**Text to read**
============

Visitors to the Shelby
County Commission’s bi-weekly public meetings had, over the last two years,
become used to the presence of Woodard and Cole, who would come to the
commission dock at the end of each meeting with strenuous and (usually) reasoned
protests against the pending proposal to privatize the administration of both
the county’s Corrections Center and the downtown county jail.

So familiar had the two
become that when Woodard appeared on cue at a recent meeting, Commission
chairman Tom Moss referred to him jokingly as “the 14th
commissioner.” And when neither Woodard nor Cole were in the audience at last
week’s committee hearing of the privatization issue, featuring testimony by both
county financial officer Jim Huntzicker and sheriff’s aide Harvey
Kennedy
, commissioners agreed both to notify the two jailers’ advocates of
the discussion and to postpone any recommendation on the issue until Monday’s
meeting.

In the interval between
the two meetings, Luttrell doomed the privatization proposal by taking a
definitive stand against it — to the consternation of commission proponent
Bruce Thompson
, who saw election-year politics as the sheriff’s motivation.

============

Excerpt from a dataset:
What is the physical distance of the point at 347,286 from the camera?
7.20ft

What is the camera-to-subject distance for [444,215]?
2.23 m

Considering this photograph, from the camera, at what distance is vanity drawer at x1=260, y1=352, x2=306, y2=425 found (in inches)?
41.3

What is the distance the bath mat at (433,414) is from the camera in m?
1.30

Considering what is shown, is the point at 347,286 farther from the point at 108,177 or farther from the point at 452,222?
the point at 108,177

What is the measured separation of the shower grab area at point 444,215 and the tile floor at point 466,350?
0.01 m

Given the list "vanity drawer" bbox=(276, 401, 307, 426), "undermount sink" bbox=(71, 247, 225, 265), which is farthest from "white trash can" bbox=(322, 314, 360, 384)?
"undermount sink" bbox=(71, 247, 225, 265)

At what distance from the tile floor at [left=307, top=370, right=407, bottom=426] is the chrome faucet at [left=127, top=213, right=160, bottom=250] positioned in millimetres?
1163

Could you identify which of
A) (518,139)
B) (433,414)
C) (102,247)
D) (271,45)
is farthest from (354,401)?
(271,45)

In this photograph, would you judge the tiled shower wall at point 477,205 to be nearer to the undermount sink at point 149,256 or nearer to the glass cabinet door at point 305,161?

============

**To be done**
a. Return everything in the jail privatization text from "Visitors to the" down to "downtown county jail.", copied word for word.
b. Retype every one of the dataset entries, reproducing each line precisely.
The entries have no connection to the text about the county jail privatization debate.

**Task-by-task results**
a.
Visitors to the Shelby
County Commission’s bi-weekly public meetings had, over the last two years,
become used to the presence of Woodard and Cole, who would come to the
commission dock at the end of each meeting with strenuous and (usually) reasoned
protests against the pending proposal to privatize the administration of both
the county’s Corrections Center and the downtown county jail.

b.
What is the physical distance of the point at 347,286 from the camera?
7.20ft

What is the camera-to-subject distance for [444,215]?
2.23 m

Considering this photograph, from the camera, at what distance is vanity drawer at x1=260, y1=352, x2=306, y2=425 found (in inches)?
41.3

What is the distance the bath mat at (433,414) is from the camera in m?
1.30

Considering what is shown, is the point at 347,286 farther from the point at 108,177 or farther from the point at 452,222?
the point at 108,177

What is the measured separation of the shower grab area at point 444,215 and the tile floor at point 466,350?
0.01 m

Given the list "vanity drawer" bbox=(276, 401, 307, 426), "undermount sink" bbox=(71, 247, 225, 265), which is farthest from "white trash can" bbox=(322, 314, 360, 384)?
"undermount sink" bbox=(71, 247, 225, 265)

At what distance from the tile floor at [left=307, top=370, right=407, bottom=426] is the chrome faucet at [left=127, top=213, right=160, bottom=250] positioned in millimetres?
1163

Could you identify which of
A) (518,139)
B) (433,414)
C) (102,247)
D) (271,45)
is farthest from (354,401)?
(271,45)

In this photograph, would you judge the tiled shower wall at point 477,205 to be nearer to the undermount sink at point 149,256 or nearer to the glass cabinet door at point 305,161?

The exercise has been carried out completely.